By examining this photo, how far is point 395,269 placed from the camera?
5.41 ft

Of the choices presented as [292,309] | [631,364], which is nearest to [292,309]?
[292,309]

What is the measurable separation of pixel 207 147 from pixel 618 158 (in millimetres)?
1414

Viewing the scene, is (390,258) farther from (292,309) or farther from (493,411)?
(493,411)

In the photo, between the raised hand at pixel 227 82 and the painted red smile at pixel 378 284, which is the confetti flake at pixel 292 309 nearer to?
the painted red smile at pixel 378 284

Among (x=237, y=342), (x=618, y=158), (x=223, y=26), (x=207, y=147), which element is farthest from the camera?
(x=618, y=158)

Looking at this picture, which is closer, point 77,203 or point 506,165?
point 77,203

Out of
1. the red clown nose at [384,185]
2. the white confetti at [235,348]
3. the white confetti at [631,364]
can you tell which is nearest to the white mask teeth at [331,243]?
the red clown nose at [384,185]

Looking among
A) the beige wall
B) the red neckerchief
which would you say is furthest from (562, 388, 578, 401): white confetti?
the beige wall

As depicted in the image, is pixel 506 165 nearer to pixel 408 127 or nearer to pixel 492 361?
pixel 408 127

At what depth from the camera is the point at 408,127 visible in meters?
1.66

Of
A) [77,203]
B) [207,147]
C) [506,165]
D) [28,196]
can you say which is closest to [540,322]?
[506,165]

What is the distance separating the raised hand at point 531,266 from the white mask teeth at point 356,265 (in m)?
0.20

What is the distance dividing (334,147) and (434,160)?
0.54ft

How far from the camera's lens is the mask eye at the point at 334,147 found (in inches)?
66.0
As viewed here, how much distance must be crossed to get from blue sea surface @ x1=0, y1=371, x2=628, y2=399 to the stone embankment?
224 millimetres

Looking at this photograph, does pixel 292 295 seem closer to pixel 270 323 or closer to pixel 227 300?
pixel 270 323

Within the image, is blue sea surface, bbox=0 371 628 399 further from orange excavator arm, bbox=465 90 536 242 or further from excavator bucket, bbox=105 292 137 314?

------------------------------------------------------------------------

Every entry must be retyped in full, exactly as given.

By examining this photo, how far is point 395,269 placed from the camera?
5.41 ft

Of the choices presented as [292,309] | [631,364], which is nearest to [292,309]?
[292,309]

What is the measurable separation of pixel 207 147 from pixel 618 158 (in millimetres)?
1414

Viewing the scene, is (390,258) farther from (292,309) or farther from (493,411)?
(493,411)

In the photo, between the raised hand at pixel 227 82 and the painted red smile at pixel 378 284, which is the confetti flake at pixel 292 309 nearer to?
the painted red smile at pixel 378 284

Among (x=237, y=342), (x=618, y=158), (x=223, y=26), (x=207, y=147), which element is farthest from the camera?
(x=618, y=158)

Looking at this picture, which is closer, point 77,203 or point 506,165?
point 77,203

Out of
1. the red clown nose at [384,185]
2. the white confetti at [235,348]
3. the white confetti at [631,364]
can you tell which is nearest to the white mask teeth at [331,243]?
the red clown nose at [384,185]

Looking among
A) the beige wall
B) the red neckerchief
which would you say is furthest from (562, 388, 578, 401): white confetti?
the beige wall

As depicted in the image, is pixel 506 165 nearer to pixel 408 127 or nearer to pixel 492 361?
pixel 408 127

At what depth from the camera is the point at 408,127 visible in meters?
1.66

Of
A) [77,203]
B) [207,147]
C) [506,165]
D) [28,196]
can you say which is closest to [540,322]?
[506,165]

What is the distance separating the raised hand at point 531,266 from the white mask teeth at point 356,265 (in m)?
0.20

What is the distance dividing (334,147) and (434,160)?
0.54ft

How far from the camera's lens is the mask eye at the point at 334,147 found (in inches)?
66.0
As viewed here, how much distance must be crossed to get from blue sea surface @ x1=0, y1=371, x2=628, y2=399 to the stone embankment?
224 millimetres

Looking at this photograph, does pixel 292 295 seem closer to pixel 270 323 or closer to pixel 227 300?
pixel 270 323

Within the image, is blue sea surface, bbox=0 371 628 399 further from orange excavator arm, bbox=465 90 536 242 or further from excavator bucket, bbox=105 292 137 314?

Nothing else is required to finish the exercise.